What lines below include the string "nordsee"? Pick them out and copy them.

BEGIN Entries provided

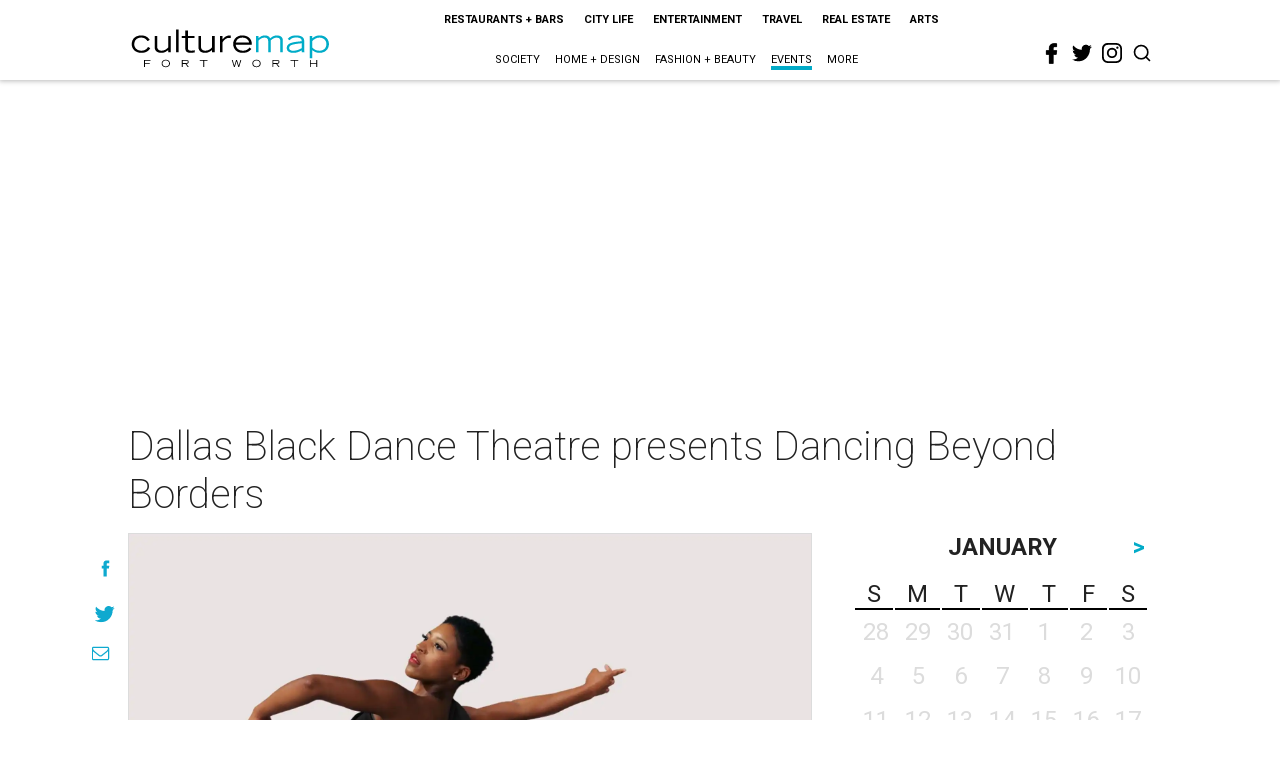

--- FILE ---
content_type: text/html; charset=utf-8
request_url: https://www.google.com/recaptcha/api2/aframe
body_size: 267
content:
<!DOCTYPE HTML><html><head><meta http-equiv="content-type" content="text/html; charset=UTF-8"></head><body><script nonce="xKcnd8aHMCDSxuSlrVXdZQ">/** Anti-fraud and anti-abuse applications only. See google.com/recaptcha */ try{var clients={'sodar':'https://pagead2.googlesyndication.com/pagead/sodar?'};window.addEventListener("message",function(a){try{if(a.source===window.parent){var b=JSON.parse(a.data);var c=clients[b['id']];if(c){var d=document.createElement('img');d.src=c+b['params']+'&rc='+(localStorage.getItem("rc::a")?sessionStorage.getItem("rc::b"):"");window.document.body.appendChild(d);sessionStorage.setItem("rc::e",parseInt(sessionStorage.getItem("rc::e")||0)+1);localStorage.setItem("rc::h",'1769143699250');}}}catch(b){}});window.parent.postMessage("_grecaptcha_ready", "*");}catch(b){}</script></body></html>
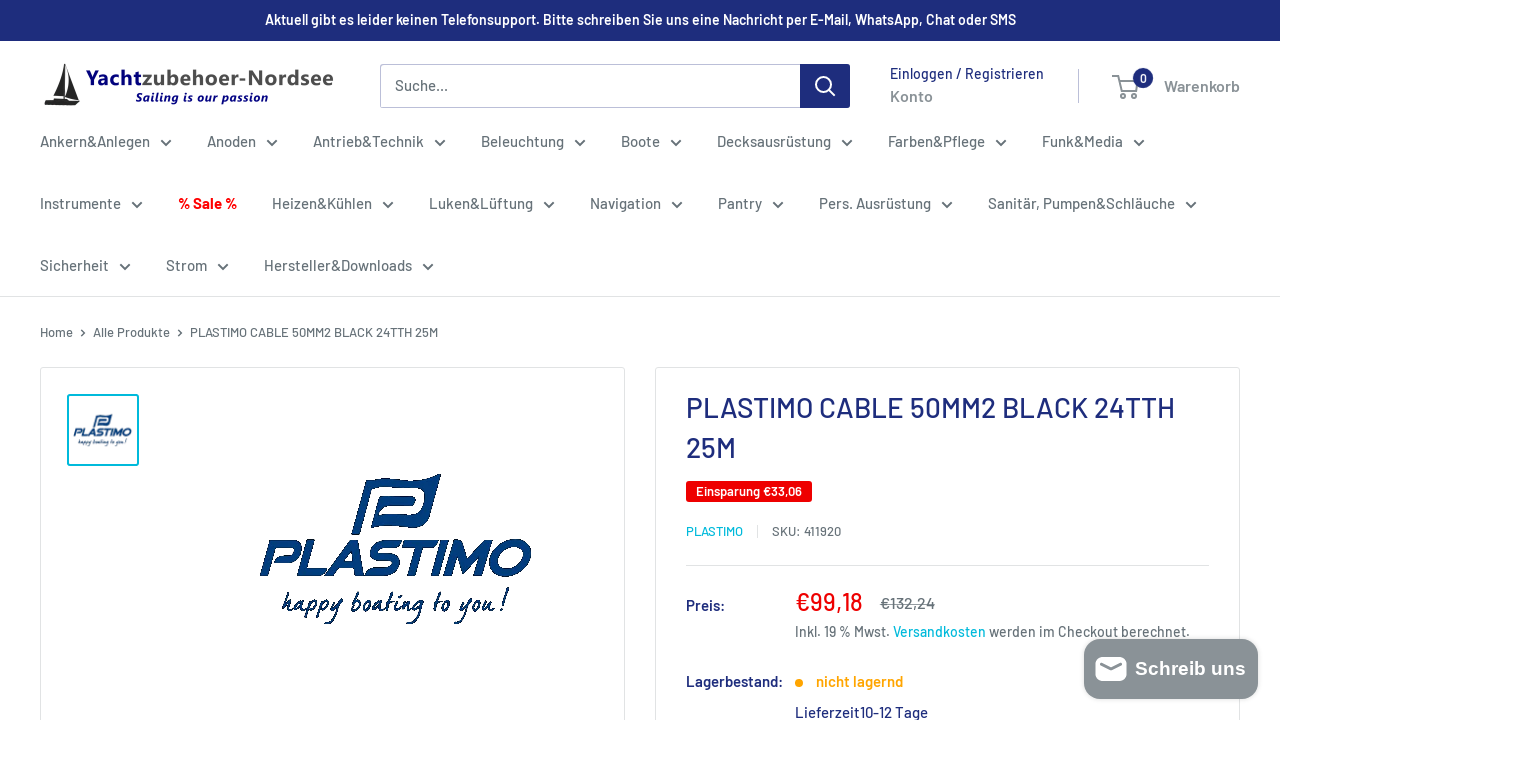

--- FILE ---
content_type: text/css
request_url: https://www.yachtzubehoer-nordsee.de/cdn/shop/t/13/assets/mandasa.css?v=160561179337648560111764659964
body_size: -371
content:
.inventorynotavailable{color:orange}.iconfirm-wrap{margin-bottom:8px}.iconfirm-wrap input{margin-right:6px;vertical-align:middle}.custom-field--inline{display:flex;align-items:baseline;gap:.4rem;font-size:16px}.custom-field--inline .custom-field--title{font-weight:500;color:#1e2d7d;text-transform:none}.custom-field--inline .custom-field--value{color:#1e2d7d;font-family:Barlow,sans-serif}.custom-field__lieferzeit{display:flex;align-items:baseline;flex-wrap:nowrap;gap:.4rem;margin:.5rem 0}.custom-field__lieferzeit .custom-field--title{font-weight:500;color:#1e2d7d;white-space:nowrap;margin:0}.custom-field__lieferzeit .custom-field--value{color:#1e2d7d;font-family:Barlow,sans-serif;white-space:nowrap}
/*# sourceMappingURL=/cdn/shop/t/13/assets/mandasa.css.map?v=160561179337648560111764659964 */


--- FILE ---
content_type: text/javascript
request_url: https://www.yachtzubehoer-nordsee.de/cdn/shop/t/13/assets/custom.js?v=102476495355921946141751269474
body_size: -680
content:
//# sourceMappingURL=/cdn/shop/t/13/assets/custom.js.map?v=102476495355921946141751269474
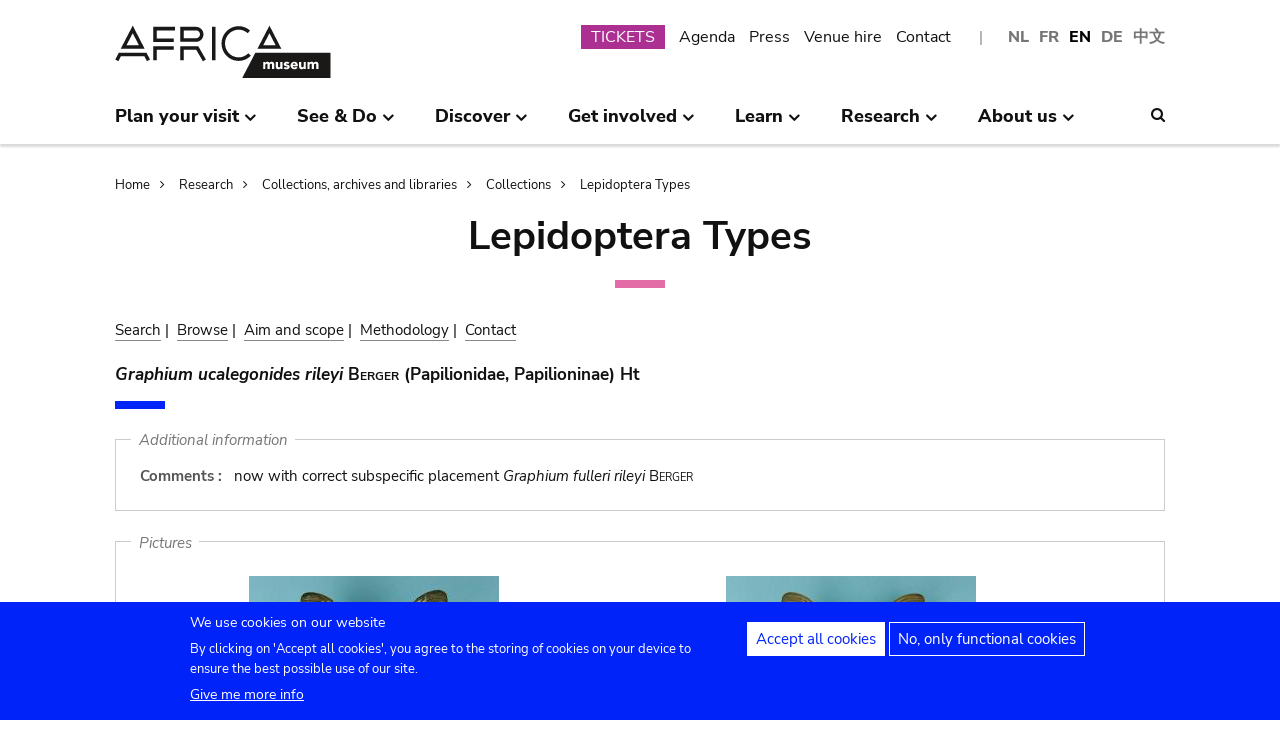

--- FILE ---
content_type: text/css
request_url: https://www.africamuseum.be/modules/custom/lepidoptera/css/db_lepidoptera.css?t981jw
body_size: 215
content:
.block_float_left {
  float:left;
  margin: 18px 25px 10px 0px;
  width:284px;
  font-size: 85%;
  text-align: center;
}

.block_float_left img {
  display: inline;
}

.block_float_center {
  margin: 18px auto 16px;
  font-size: 85%;
  text-align: center;
}

.block_float_center img {
  display: inline;
}

@media screen and (max-width: 600px) {

.block_float_left {
  float:none;
  margin: 15px 0 0 0;
  width:100%;
  font-size: 85%;
  text-align: center;
}

}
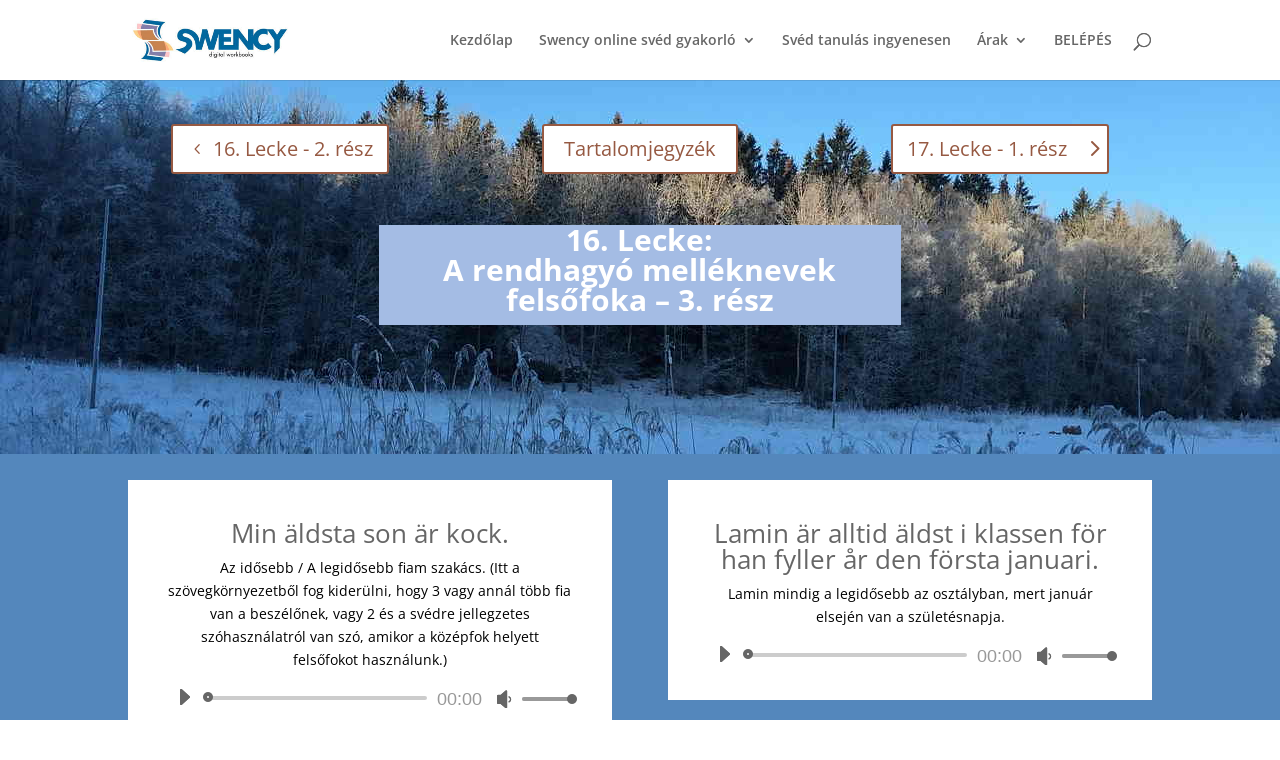

--- FILE ---
content_type: text/css
request_url: https://svedtanulas.hu/wp-content/et-cache/6156/et-core-unified-deferred-6156.min.css?ver=1736415201
body_size: 224
content:
div.et_pb_section.et_pb_section_3{background-image:url(http://svedtanulas.hu/wp-content/uploads/2020/03/tel12.jpg)!important}body #page-container .et_pb_section .et_pb_button_3{color:#965942!important;border-color:#965942;padding-right:0.7em;padding-left:2em;background-color:#ffffff}body #page-container .et_pb_section .et_pb_button_3:after{display:none}body #page-container .et_pb_section .et_pb_button_3:before{content:attr(data-icon);font-family:ETmodules!important;font-weight:400!important;line-height:inherit;font-size:inherit!important;opacity:1;margin-left:-1.3em;right:auto;display:inline-block;font-family:ETmodules!important;font-weight:400!important}body #page-container .et_pb_section .et_pb_button_3:hover:before{margin-left:.3em;right:auto;margin-left:-1.3em}.et_pb_button_3,.et_pb_button_3:after,.et_pb_button_4,.et_pb_button_4:after,.et_pb_button_5,.et_pb_button_5:after{transition:all 300ms ease 0ms}body #page-container .et_pb_section .et_pb_button_4{color:#965942!important;border-color:#965942;background-color:#ffffff}body #page-container .et_pb_section .et_pb_button_4,body #page-container .et_pb_section .et_pb_button_4:hover{padding:0.3em 1em!important}body #page-container .et_pb_section .et_pb_button_4:before,body #page-container .et_pb_section .et_pb_button_4:after{display:none!important}body #page-container .et_pb_section .et_pb_button_5{color:#965942!important;border-color:#965942;padding-right:2em;padding-left:0.7em;background-color:#ffffff}body #page-container .et_pb_section .et_pb_button_5:after{opacity:1;margin-left:.3em;left:auto}@media only screen and (max-width:980px){body #page-container .et_pb_section .et_pb_button_3:before{line-height:inherit;font-size:inherit!important;margin-left:-1.3em;right:auto;display:inline-block;opacity:1;content:attr(data-icon);font-family:ETmodules!important;font-weight:400!important}body #page-container .et_pb_section .et_pb_button_3:after{display:none}body #page-container .et_pb_section .et_pb_button_3:hover:before{margin-left:.3em;right:auto;margin-left:-1.3em}body #page-container .et_pb_section .et_pb_button_5:after{margin-left:.3em;left:auto;display:inline-block;opacity:1}}@media only screen and (max-width:767px){body #page-container .et_pb_section .et_pb_button_3:before{line-height:inherit;font-size:inherit!important;margin-left:-1.3em;right:auto;display:inline-block;opacity:1;content:attr(data-icon);font-family:ETmodules!important;font-weight:400!important}body #page-container .et_pb_section .et_pb_button_3:after{display:none}body #page-container .et_pb_section .et_pb_button_3:hover:before{margin-left:.3em;right:auto;margin-left:-1.3em}body #page-container .et_pb_section .et_pb_button_5:after{margin-left:.3em;left:auto;display:inline-block;opacity:1}}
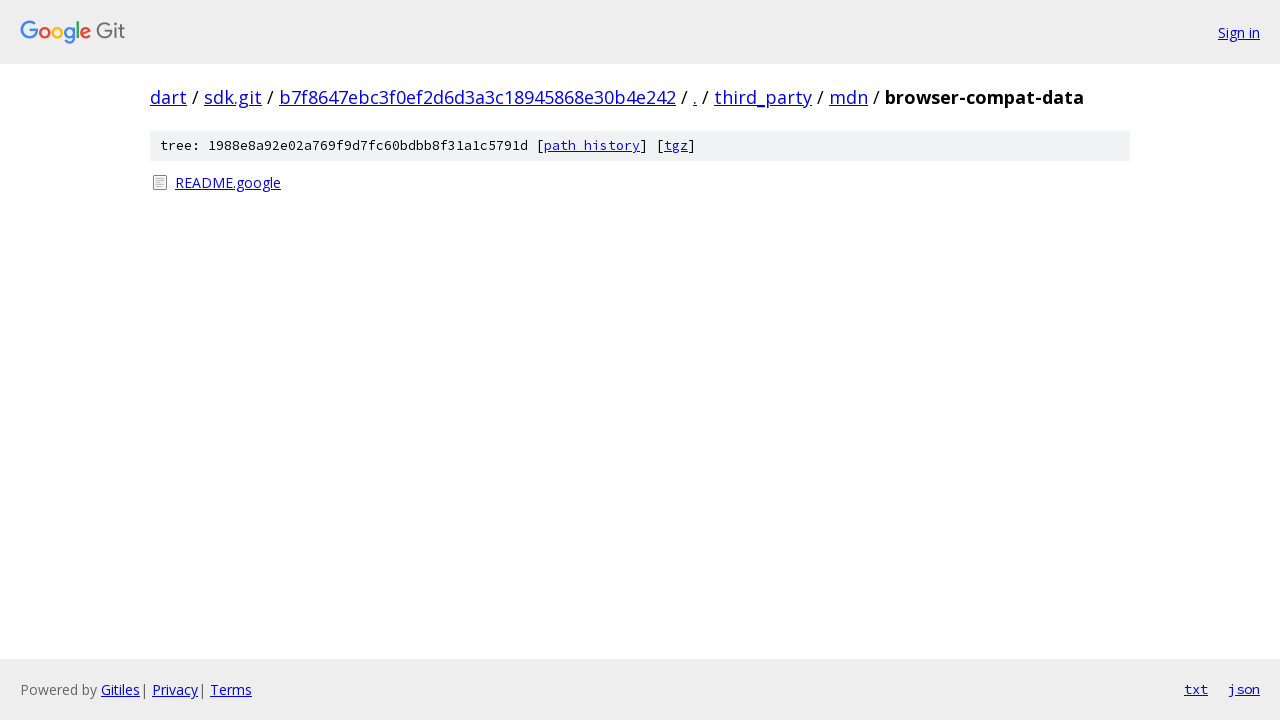

--- FILE ---
content_type: text/html; charset=utf-8
request_url: https://dart.googlesource.com/sdk.git/+/b7f8647ebc3f0ef2d6d3a3c18945868e30b4e242/third_party/mdn/browser-compat-data
body_size: 722
content:
<!DOCTYPE html><html lang="en"><head><meta charset="utf-8"><meta name="viewport" content="width=device-width, initial-scale=1"><title>third_party/mdn/browser-compat-data - sdk.git - Git at Google</title><link rel="stylesheet" type="text/css" href="/+static/base.css"><!-- default customHeadTagPart --></head><body class="Site"><header class="Site-header"><div class="Header"><a class="Header-image" href="/"><img src="//www.gstatic.com/images/branding/lockups/2x/lockup_git_color_108x24dp.png" width="108" height="24" alt="Google Git"></a><div class="Header-menu"> <a class="Header-menuItem" href="https://accounts.google.com/AccountChooser?faa=1&amp;continue=https://dart.googlesource.com/login/sdk.git/%2B/b7f8647ebc3f0ef2d6d3a3c18945868e30b4e242/third_party/mdn/browser-compat-data">Sign in</a> </div></div></header><div class="Site-content"><div class="Container "><div class="Breadcrumbs"><a class="Breadcrumbs-crumb" href="/?format=HTML">dart</a> / <a class="Breadcrumbs-crumb" href="/sdk.git/">sdk.git</a> / <a class="Breadcrumbs-crumb" href="/sdk.git/+/b7f8647ebc3f0ef2d6d3a3c18945868e30b4e242">b7f8647ebc3f0ef2d6d3a3c18945868e30b4e242</a> / <a class="Breadcrumbs-crumb" href="/sdk.git/+/b7f8647ebc3f0ef2d6d3a3c18945868e30b4e242/">.</a> / <a class="Breadcrumbs-crumb" href="/sdk.git/+/b7f8647ebc3f0ef2d6d3a3c18945868e30b4e242/third_party">third_party</a> / <a class="Breadcrumbs-crumb" href="/sdk.git/+/b7f8647ebc3f0ef2d6d3a3c18945868e30b4e242/third_party/mdn?autodive=0">mdn</a> / <span class="Breadcrumbs-crumb">browser-compat-data</span></div><div class="TreeDetail"><div class="u-sha1 u-monospace TreeDetail-sha1">tree: 1988e8a92e02a769f9d7fc60bdbb8f31a1c5791d [<a href="/sdk.git/+log/b7f8647ebc3f0ef2d6d3a3c18945868e30b4e242/third_party/mdn/browser-compat-data">path history</a>] <span>[<a href="/sdk.git/+archive/b7f8647ebc3f0ef2d6d3a3c18945868e30b4e242/third_party/mdn/browser-compat-data.tar.gz">tgz</a>]</span></div><ol class="FileList"><li class="FileList-item FileList-item--regularFile" title="Regular file - README.google"><a class="FileList-itemLink" href="/sdk.git/+/b7f8647ebc3f0ef2d6d3a3c18945868e30b4e242/third_party/mdn/browser-compat-data/README.google">README.google</a></li></ol></div></div> <!-- Container --></div> <!-- Site-content --><footer class="Site-footer"><div class="Footer"><span class="Footer-poweredBy">Powered by <a href="https://gerrit.googlesource.com/gitiles/">Gitiles</a>| <a href="https://policies.google.com/privacy">Privacy</a>| <a href="https://policies.google.com/terms">Terms</a></span><span class="Footer-formats"><a class="u-monospace Footer-formatsItem" href="?format=TEXT">txt</a> <a class="u-monospace Footer-formatsItem" href="?format=JSON">json</a></span></div></footer></body></html>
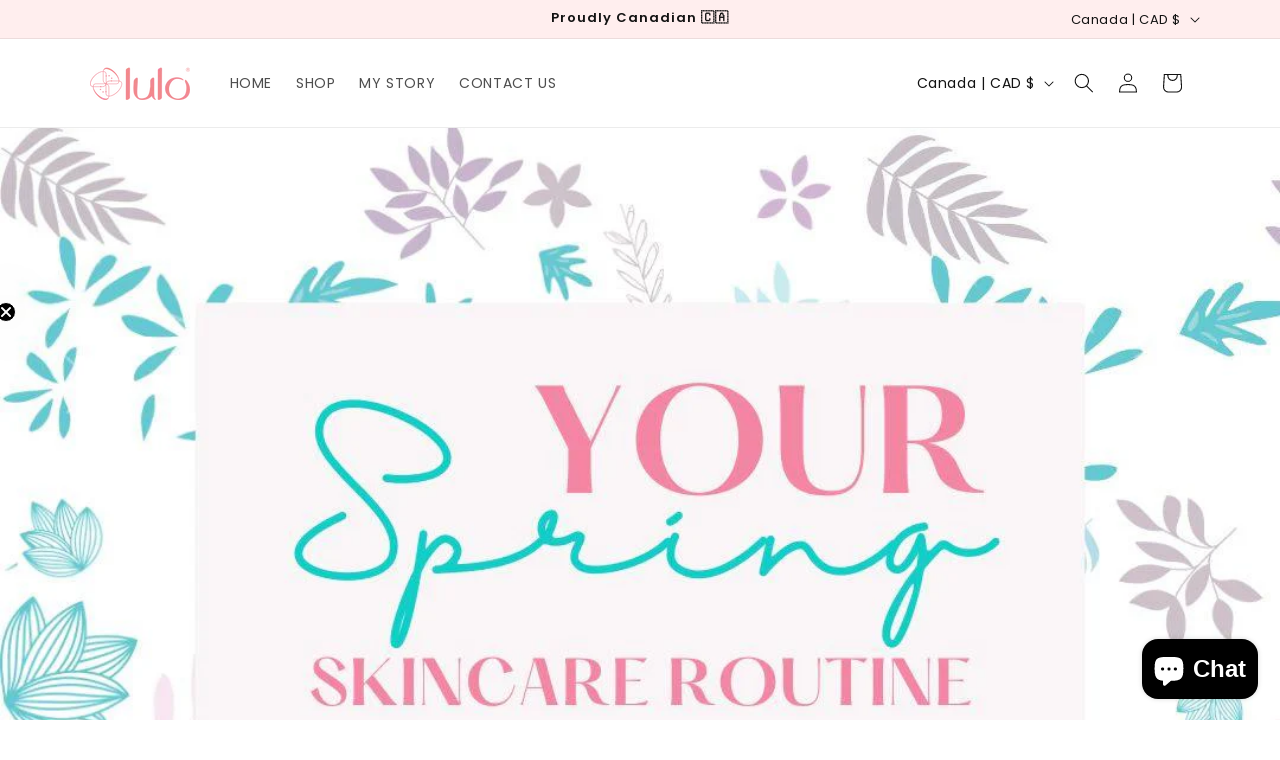

--- FILE ---
content_type: application/x-javascript
request_url: https://app.sealsubscriptions.com/shopify/public/status/shop/lulo-skincare.myshopify.com.js?1769005613
body_size: 63
content:
var sealsubscriptions_settings_updated='1764778496';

END Entries provided

Your response:
request_url: https://www.yachtzubehoer-nordsee.de/cdn/shop/t/13/assets/mandasa.css?v=160561179337648560111764659964
request_url: https://www.yachtzubehoer-nordsee.de/cdn/shop/t/13/assets/custom.js?v=102476495355921946141751269474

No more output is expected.